The Defm models include most of the calculators starting from the fx-7000G and fx-4000P, to those up through the fx-9700GE and cfx-9800G. Note that the numerical order doesn't necessarily correspond to the chronological order.
These will typically have a Defm function printed either somewhere in the table of Mode commands on the oldest models (usually Mode + decimal point), or as a shifted function of the decimal point key. Another obvious tell is that the Defm models generally have their Alpha key placed to the right of the Shift key, whereas list-based models have it below the Shift key.
Defm Models
- fx-4000P
- fx-4800P
- fx-4850P
- fx-6000G
- fx-6300G
- fx-6500G
- fx-6800G
- fx-6900G
- fx-7000G/GA/GB
- fx-7200G
- fx-7300G
- fx-7500G
- fx-7700G/GB/GBus
- fx-7700GE/GH
- fx-7800G/GC
- fx-7900GC
- fx-8000G
- fx-8500G
- fx-8700G/GB
- fx-8800G/GC
- fx-9700GE
- cfx-9800G
- cfx-9900GC
- fx-9900GC
- fx-9700GH
The list-based models begin with the fx-7400G, fx-9750G, and cfx-9850G, and continue through the present-day models such as the fx-9860G series and the Prizm.
List-Based Models
- fx-6910G
- fx-7400G
- fx-7400G Plus
- fx-7400G II
- fx-7450G
- fx-8930GT
- fx-9750G
- fx-9750G Plus
- fx-9750GA Plus
- fx-9750GII
- cfx-9850G
- cfx-9850G/GB Plus
- cfx-9850G/GB Plus II
- cfx-9850GC Plus
- fx-9860G
- fx-9860G SD
- fx-9860G Slim
- fx-9860GII
- fx-9860GII SD
- cfx-9930GT
- cfx-9940GT
- cfx-9950G
- cfx-9950GB Plus
- cfx-9950GB Plus II
- cfx-9960GT
- cfx-9990GT
- fx-CG10 Prizm
- fx-CG20 Prizm
- fx-CG50 Prizm
- fx-FD10 Pro
Other Oddities
You might have noticed that I didn't include the fx-5800P in either list. This is because it kind of straddles the line between the two designs, but without really hitting the full potential of either. There is a Defz function which allocates additional memories, but these can only be accessed as the array Z[]. The variables A-Z are dynamically allocated, and can't be addressed indirectly. So Z[1] is valid, but A[1] is not. It also has three stat lists: List X, List Y, and List Freq; but isn't as full-featured as the fully list-based models when it comes to list operations.

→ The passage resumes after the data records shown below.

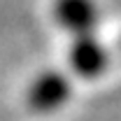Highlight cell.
I'll list each match as a JSON object with an SVG mask.
<instances>
[{"mask_svg":"<svg viewBox=\"0 0 121 121\" xmlns=\"http://www.w3.org/2000/svg\"><path fill=\"white\" fill-rule=\"evenodd\" d=\"M68 60H70V68H72V72L77 77L95 79V77H100L107 70L109 51L98 37H93V33L77 35L72 40V44H70Z\"/></svg>","mask_w":121,"mask_h":121,"instance_id":"obj_2","label":"cell"},{"mask_svg":"<svg viewBox=\"0 0 121 121\" xmlns=\"http://www.w3.org/2000/svg\"><path fill=\"white\" fill-rule=\"evenodd\" d=\"M72 95L70 79L58 70L40 72L26 89V105L35 114H51L58 112Z\"/></svg>","mask_w":121,"mask_h":121,"instance_id":"obj_1","label":"cell"},{"mask_svg":"<svg viewBox=\"0 0 121 121\" xmlns=\"http://www.w3.org/2000/svg\"><path fill=\"white\" fill-rule=\"evenodd\" d=\"M119 54H121V37H119Z\"/></svg>","mask_w":121,"mask_h":121,"instance_id":"obj_4","label":"cell"},{"mask_svg":"<svg viewBox=\"0 0 121 121\" xmlns=\"http://www.w3.org/2000/svg\"><path fill=\"white\" fill-rule=\"evenodd\" d=\"M54 19L72 35H89L98 26V7L93 0H56Z\"/></svg>","mask_w":121,"mask_h":121,"instance_id":"obj_3","label":"cell"}]
</instances>
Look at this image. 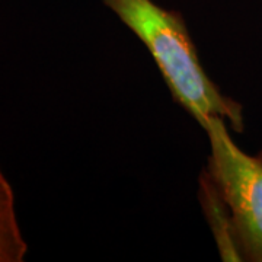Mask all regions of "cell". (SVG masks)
Segmentation results:
<instances>
[{"label":"cell","mask_w":262,"mask_h":262,"mask_svg":"<svg viewBox=\"0 0 262 262\" xmlns=\"http://www.w3.org/2000/svg\"><path fill=\"white\" fill-rule=\"evenodd\" d=\"M258 156H259V158H261V159H262V151H259V155H258Z\"/></svg>","instance_id":"obj_5"},{"label":"cell","mask_w":262,"mask_h":262,"mask_svg":"<svg viewBox=\"0 0 262 262\" xmlns=\"http://www.w3.org/2000/svg\"><path fill=\"white\" fill-rule=\"evenodd\" d=\"M150 51L175 101L203 130L213 117L244 131L241 103L223 95L207 76L185 20L179 12L160 8L153 0H102Z\"/></svg>","instance_id":"obj_1"},{"label":"cell","mask_w":262,"mask_h":262,"mask_svg":"<svg viewBox=\"0 0 262 262\" xmlns=\"http://www.w3.org/2000/svg\"><path fill=\"white\" fill-rule=\"evenodd\" d=\"M201 198L208 214L210 225L214 230L215 241L222 258L225 261H242L234 242L229 208L207 172H204L201 177Z\"/></svg>","instance_id":"obj_3"},{"label":"cell","mask_w":262,"mask_h":262,"mask_svg":"<svg viewBox=\"0 0 262 262\" xmlns=\"http://www.w3.org/2000/svg\"><path fill=\"white\" fill-rule=\"evenodd\" d=\"M204 131L210 140L207 173L229 208L241 258L262 262V159L239 149L220 117Z\"/></svg>","instance_id":"obj_2"},{"label":"cell","mask_w":262,"mask_h":262,"mask_svg":"<svg viewBox=\"0 0 262 262\" xmlns=\"http://www.w3.org/2000/svg\"><path fill=\"white\" fill-rule=\"evenodd\" d=\"M28 252L15 211V195L0 169V262H22Z\"/></svg>","instance_id":"obj_4"}]
</instances>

There are also the BASIC-programmable pocket computers to consider. Some of them, like the fx-602P, use an array allocation system that's entirely different from any of the calculators - or most computer versions of BASIC, for that matter! Some, like the fx-720P, use the traditional Defm system. And some, like the fx-730P and fx-770P, offer both Defm or standard BASIC-like Dim statements (only one mode can be in effect at a time, and the computer switches automatically when you execute Defm or Dim). Unfortunately, I don't have enough hands-on experience with different models to really know how deep the rabbit hole goes with these. There tends to be much more variation between pocket computer models than with the programmable calculators.
And for the record, all TI graphing calculators are list-based. None of them are capable of indirectly addressing real variables via array indexes, though the TI-92, TI-89, and Voyage 200 models have an indirection function #() that will convert a string to a variable or label reference.